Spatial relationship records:
* * * *

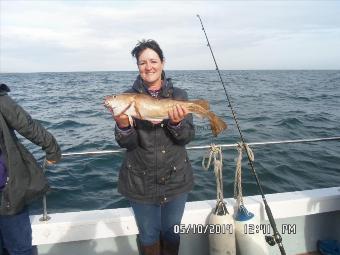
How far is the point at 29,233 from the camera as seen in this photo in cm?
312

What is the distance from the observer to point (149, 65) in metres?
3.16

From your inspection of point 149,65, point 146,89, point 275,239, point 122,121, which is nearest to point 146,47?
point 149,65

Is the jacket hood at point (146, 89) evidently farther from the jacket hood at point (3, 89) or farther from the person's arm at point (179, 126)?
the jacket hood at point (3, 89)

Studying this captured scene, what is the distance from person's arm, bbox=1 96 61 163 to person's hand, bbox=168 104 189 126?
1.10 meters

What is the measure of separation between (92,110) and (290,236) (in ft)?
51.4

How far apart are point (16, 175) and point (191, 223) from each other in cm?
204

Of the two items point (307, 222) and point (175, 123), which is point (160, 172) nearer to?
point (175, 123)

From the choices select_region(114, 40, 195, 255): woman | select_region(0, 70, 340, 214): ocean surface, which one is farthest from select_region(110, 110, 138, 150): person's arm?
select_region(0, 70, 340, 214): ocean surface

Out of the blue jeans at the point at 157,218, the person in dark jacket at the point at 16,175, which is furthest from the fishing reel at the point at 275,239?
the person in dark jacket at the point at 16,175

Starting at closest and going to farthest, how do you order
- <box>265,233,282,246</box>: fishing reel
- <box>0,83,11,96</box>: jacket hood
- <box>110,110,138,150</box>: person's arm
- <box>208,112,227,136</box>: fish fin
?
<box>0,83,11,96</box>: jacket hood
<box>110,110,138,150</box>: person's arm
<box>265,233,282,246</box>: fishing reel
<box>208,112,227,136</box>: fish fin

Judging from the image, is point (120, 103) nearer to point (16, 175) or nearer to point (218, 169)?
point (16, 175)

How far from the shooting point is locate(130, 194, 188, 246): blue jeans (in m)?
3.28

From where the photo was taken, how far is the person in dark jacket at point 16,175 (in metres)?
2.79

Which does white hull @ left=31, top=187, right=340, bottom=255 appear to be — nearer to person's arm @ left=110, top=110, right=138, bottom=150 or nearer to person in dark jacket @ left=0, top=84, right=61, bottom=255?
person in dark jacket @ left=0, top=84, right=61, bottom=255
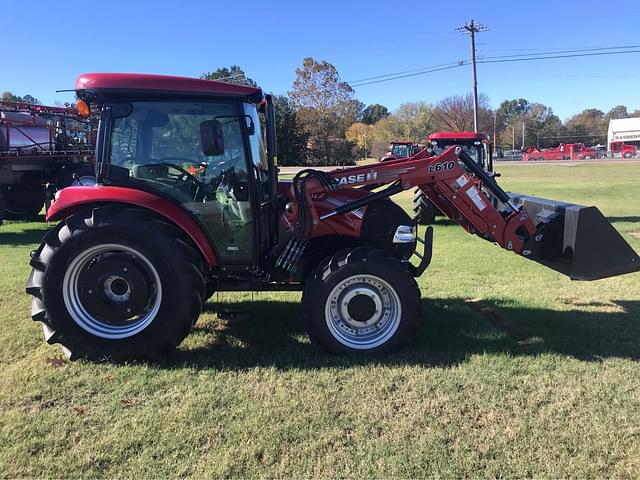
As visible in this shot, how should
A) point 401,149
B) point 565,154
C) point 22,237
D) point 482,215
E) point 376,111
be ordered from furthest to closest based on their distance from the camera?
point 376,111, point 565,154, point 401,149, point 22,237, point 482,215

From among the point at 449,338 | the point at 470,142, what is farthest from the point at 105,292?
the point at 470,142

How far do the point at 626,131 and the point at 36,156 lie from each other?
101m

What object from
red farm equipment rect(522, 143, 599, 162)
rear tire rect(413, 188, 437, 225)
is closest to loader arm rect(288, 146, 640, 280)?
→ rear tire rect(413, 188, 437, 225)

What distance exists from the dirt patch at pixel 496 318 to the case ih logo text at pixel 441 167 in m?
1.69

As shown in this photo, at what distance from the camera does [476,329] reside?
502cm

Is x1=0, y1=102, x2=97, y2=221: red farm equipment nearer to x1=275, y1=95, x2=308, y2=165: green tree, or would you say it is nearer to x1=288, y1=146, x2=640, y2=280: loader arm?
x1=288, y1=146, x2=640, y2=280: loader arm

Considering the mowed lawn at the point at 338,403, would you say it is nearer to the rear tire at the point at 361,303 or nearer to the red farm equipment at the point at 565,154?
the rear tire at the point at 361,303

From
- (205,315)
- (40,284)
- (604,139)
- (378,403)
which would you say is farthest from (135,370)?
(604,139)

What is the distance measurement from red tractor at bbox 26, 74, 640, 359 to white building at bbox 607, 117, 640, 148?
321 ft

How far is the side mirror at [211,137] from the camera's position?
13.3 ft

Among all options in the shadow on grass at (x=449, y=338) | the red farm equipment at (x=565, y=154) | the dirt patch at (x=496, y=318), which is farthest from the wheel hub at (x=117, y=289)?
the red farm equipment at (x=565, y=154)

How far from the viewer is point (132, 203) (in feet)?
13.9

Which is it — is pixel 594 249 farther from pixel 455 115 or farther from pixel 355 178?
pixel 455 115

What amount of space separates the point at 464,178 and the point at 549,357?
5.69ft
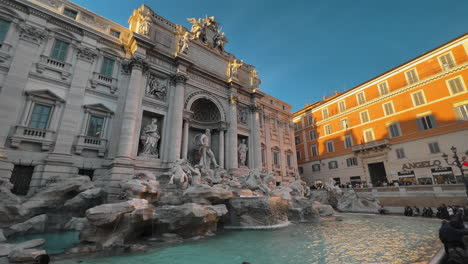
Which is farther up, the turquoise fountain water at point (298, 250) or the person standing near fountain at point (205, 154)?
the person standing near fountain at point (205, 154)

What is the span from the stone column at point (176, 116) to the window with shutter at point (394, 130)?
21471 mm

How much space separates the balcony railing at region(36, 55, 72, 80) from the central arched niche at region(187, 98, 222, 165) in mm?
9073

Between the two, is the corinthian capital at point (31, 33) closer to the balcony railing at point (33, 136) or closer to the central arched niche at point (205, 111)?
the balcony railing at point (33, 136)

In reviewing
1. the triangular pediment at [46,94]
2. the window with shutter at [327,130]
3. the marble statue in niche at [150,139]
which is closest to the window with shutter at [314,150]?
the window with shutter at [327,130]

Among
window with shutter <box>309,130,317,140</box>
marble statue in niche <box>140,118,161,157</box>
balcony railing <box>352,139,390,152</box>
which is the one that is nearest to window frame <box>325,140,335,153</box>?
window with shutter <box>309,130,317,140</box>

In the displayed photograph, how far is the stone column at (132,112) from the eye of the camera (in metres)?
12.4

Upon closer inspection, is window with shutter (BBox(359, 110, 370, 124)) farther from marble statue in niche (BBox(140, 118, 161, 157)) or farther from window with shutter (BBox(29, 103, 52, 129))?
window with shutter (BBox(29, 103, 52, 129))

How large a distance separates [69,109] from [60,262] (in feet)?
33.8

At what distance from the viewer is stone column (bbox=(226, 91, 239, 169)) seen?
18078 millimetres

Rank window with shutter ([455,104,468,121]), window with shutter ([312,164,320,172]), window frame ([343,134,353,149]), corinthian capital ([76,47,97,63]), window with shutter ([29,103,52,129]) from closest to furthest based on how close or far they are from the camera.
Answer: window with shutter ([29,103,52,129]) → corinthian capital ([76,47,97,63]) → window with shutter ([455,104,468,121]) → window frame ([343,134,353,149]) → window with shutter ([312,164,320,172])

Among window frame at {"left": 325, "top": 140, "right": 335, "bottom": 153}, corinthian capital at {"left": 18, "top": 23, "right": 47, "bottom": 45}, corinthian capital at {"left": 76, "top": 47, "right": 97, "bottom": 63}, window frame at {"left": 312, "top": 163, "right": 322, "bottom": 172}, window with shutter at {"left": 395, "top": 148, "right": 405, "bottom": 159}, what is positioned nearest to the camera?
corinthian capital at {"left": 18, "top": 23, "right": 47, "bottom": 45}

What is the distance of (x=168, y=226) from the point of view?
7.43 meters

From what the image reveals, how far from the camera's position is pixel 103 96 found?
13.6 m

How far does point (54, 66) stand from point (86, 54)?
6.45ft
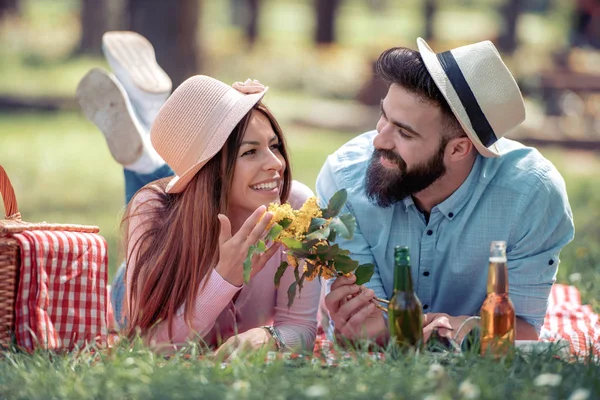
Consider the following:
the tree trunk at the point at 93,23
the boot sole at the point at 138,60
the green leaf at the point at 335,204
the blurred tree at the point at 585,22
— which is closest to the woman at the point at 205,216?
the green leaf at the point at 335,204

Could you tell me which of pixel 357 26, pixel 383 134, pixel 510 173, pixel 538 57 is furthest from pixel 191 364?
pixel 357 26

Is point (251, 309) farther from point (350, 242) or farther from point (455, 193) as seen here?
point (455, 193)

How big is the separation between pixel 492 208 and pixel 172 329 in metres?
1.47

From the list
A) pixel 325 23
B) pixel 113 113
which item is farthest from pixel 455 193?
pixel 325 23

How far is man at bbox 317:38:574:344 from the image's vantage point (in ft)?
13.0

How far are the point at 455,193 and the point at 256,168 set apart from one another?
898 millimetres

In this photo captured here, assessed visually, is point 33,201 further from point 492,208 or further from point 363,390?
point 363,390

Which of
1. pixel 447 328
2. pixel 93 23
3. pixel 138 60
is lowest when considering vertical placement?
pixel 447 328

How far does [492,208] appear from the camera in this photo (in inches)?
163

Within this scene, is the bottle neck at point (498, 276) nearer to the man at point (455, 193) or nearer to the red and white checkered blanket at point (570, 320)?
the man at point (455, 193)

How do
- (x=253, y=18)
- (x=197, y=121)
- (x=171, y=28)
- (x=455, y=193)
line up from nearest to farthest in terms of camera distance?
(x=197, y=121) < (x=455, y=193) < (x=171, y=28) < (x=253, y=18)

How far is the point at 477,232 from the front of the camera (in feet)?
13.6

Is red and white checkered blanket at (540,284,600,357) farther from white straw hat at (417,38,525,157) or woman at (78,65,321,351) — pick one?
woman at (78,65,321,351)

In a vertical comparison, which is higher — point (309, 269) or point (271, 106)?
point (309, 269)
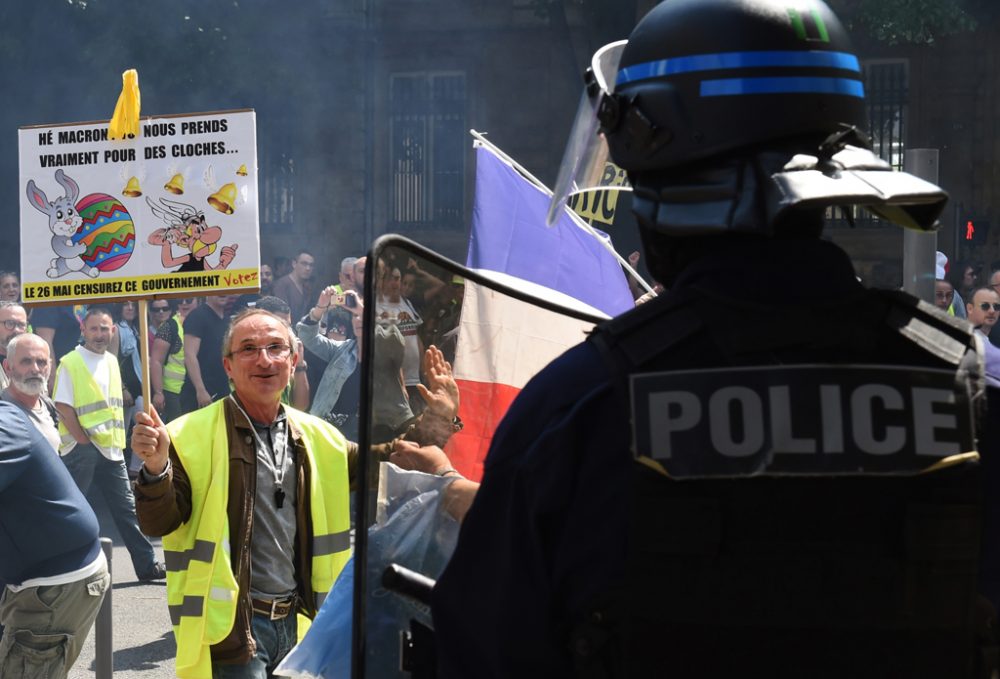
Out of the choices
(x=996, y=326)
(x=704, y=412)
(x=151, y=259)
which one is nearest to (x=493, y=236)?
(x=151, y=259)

* * * *

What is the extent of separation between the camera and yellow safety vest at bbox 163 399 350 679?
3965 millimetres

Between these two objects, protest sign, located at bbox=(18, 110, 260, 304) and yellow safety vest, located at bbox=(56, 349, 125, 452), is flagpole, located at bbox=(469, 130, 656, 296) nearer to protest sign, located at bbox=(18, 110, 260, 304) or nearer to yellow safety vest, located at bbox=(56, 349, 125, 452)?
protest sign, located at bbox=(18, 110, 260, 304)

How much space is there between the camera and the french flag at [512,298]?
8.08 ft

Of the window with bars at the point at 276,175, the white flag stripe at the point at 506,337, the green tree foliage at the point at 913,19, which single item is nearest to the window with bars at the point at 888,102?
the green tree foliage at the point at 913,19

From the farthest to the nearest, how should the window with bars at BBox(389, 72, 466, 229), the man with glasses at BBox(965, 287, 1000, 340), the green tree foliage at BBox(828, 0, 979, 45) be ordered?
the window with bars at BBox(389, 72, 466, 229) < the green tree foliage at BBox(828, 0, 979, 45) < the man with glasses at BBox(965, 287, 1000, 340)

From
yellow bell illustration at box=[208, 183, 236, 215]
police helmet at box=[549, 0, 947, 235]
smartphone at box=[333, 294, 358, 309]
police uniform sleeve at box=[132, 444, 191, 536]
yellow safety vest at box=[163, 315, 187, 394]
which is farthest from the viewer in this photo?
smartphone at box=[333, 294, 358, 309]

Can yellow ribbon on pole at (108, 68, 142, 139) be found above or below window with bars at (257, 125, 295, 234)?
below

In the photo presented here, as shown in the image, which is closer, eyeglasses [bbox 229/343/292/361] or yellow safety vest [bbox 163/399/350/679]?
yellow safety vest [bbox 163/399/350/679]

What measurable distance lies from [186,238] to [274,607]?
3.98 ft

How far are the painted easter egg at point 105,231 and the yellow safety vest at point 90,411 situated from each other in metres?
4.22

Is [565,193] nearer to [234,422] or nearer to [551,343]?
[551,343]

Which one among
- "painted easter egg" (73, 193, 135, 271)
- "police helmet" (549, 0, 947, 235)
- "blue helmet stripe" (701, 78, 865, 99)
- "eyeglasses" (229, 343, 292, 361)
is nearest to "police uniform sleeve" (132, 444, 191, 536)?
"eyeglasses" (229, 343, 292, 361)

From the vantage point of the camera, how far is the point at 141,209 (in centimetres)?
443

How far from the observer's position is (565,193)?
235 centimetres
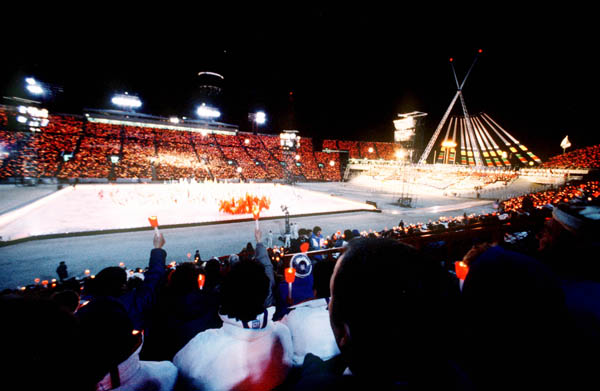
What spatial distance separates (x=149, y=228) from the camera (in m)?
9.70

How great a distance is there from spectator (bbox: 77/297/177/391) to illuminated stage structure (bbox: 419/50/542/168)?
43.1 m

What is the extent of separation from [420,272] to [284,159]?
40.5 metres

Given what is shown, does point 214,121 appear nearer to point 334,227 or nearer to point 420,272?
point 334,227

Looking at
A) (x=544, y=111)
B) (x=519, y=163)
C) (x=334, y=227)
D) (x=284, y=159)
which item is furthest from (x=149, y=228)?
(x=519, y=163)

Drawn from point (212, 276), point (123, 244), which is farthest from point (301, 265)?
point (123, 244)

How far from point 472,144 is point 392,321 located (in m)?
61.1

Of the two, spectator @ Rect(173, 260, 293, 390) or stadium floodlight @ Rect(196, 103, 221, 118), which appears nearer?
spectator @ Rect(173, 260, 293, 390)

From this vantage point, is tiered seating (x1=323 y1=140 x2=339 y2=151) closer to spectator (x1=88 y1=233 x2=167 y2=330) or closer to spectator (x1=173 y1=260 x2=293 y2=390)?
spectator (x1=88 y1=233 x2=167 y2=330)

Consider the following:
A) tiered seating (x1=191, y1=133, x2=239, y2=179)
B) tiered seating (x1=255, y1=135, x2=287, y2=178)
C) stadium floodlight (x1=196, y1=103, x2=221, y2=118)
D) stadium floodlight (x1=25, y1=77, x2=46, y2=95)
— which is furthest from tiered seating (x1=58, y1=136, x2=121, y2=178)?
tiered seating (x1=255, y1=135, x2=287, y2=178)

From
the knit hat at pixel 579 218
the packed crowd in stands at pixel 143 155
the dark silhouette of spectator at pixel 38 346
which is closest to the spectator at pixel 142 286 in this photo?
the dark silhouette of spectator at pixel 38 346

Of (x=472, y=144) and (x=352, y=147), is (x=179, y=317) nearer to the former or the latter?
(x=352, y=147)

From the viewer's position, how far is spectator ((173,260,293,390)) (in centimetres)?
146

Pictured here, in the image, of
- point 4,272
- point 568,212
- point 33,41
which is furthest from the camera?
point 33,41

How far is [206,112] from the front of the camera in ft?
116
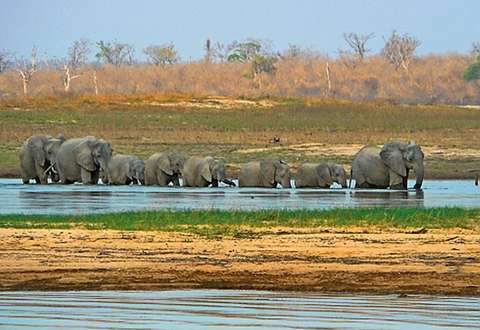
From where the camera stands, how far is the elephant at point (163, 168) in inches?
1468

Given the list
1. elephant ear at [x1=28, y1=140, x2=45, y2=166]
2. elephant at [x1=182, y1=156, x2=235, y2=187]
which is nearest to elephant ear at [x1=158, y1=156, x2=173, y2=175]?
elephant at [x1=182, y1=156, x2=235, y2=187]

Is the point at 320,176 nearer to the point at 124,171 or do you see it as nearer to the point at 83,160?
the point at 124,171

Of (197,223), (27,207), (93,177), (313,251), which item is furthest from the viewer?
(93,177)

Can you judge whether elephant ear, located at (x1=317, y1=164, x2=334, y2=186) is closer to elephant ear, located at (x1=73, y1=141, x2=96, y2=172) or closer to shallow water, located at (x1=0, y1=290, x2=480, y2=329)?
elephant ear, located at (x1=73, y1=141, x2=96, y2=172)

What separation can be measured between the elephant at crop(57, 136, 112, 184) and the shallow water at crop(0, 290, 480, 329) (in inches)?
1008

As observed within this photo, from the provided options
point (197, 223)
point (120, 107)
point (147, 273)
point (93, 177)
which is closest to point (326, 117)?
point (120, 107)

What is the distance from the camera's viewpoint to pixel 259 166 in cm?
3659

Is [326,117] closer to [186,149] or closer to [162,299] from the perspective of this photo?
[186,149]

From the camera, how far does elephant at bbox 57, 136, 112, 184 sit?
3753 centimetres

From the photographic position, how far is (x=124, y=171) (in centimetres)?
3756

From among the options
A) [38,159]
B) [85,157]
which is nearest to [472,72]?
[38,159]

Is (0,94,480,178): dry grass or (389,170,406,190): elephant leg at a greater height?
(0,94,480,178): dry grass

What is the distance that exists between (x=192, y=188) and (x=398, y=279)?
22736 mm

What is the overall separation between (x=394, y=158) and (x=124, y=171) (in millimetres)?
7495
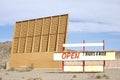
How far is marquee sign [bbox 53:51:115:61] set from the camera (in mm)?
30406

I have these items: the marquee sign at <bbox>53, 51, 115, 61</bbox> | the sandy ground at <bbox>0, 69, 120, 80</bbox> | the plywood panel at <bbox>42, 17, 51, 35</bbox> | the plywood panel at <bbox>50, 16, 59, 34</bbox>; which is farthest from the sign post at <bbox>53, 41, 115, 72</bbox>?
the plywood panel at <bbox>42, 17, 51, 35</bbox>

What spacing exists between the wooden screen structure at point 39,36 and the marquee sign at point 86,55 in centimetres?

* * * *

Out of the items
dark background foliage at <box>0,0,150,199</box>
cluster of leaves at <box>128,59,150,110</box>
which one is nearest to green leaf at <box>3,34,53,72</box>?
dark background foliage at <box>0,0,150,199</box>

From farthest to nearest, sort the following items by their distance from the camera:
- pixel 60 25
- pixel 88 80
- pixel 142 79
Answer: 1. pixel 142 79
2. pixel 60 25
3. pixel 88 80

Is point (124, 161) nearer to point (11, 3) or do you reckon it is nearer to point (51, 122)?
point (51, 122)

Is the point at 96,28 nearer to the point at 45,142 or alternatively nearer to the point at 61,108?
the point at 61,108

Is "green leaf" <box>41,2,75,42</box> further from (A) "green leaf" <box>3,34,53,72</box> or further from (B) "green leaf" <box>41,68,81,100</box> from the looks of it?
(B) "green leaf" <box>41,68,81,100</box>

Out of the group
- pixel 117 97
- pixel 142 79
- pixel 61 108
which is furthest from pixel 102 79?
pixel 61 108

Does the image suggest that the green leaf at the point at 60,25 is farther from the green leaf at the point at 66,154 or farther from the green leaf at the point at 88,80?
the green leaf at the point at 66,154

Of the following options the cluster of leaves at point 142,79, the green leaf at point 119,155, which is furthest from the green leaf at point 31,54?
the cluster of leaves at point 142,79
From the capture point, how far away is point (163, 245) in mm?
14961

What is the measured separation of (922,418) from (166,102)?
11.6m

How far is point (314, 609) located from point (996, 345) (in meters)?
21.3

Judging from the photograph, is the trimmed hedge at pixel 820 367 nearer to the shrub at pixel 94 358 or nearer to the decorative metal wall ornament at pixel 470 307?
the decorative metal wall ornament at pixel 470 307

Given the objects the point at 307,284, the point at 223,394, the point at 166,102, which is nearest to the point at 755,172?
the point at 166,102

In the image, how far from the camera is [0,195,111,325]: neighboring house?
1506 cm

* * * *

§ REQUIRED TASK: Render the rows as a numbered list, beginning at the line containing "From among the options" and stopping after the line containing "What spacing exists", with blank lines and pictures omitted.

§ SOLUTION:
1. From among the options
2. A) [38,159]
3. B) [85,157]
4. which is nearest to [472,72]?
5. [38,159]
6. Is (0,94,480,178): dry grass or (389,170,406,190): elephant leg at a greater height?
7. (0,94,480,178): dry grass
8. What is the distance that exists between (x=192, y=188) and (x=398, y=279)?
9. 22736 mm
10. What is the overall separation between (x=394, y=158) and (x=124, y=171) (in millimetres)?
11. 7495
12. How far is marquee sign [bbox 53:51:115:61] set from the camera (in mm)?
13. 30406
14. I have these items: the marquee sign at <bbox>53, 51, 115, 61</bbox> | the sandy ground at <bbox>0, 69, 120, 80</bbox> | the plywood panel at <bbox>42, 17, 51, 35</bbox> | the plywood panel at <bbox>50, 16, 59, 34</bbox>; which is farthest from the sign post at <bbox>53, 41, 115, 72</bbox>?
15. the plywood panel at <bbox>42, 17, 51, 35</bbox>
16. What spacing exists between the wooden screen structure at point 39,36 and the marquee sign at point 86,55 in centimetres?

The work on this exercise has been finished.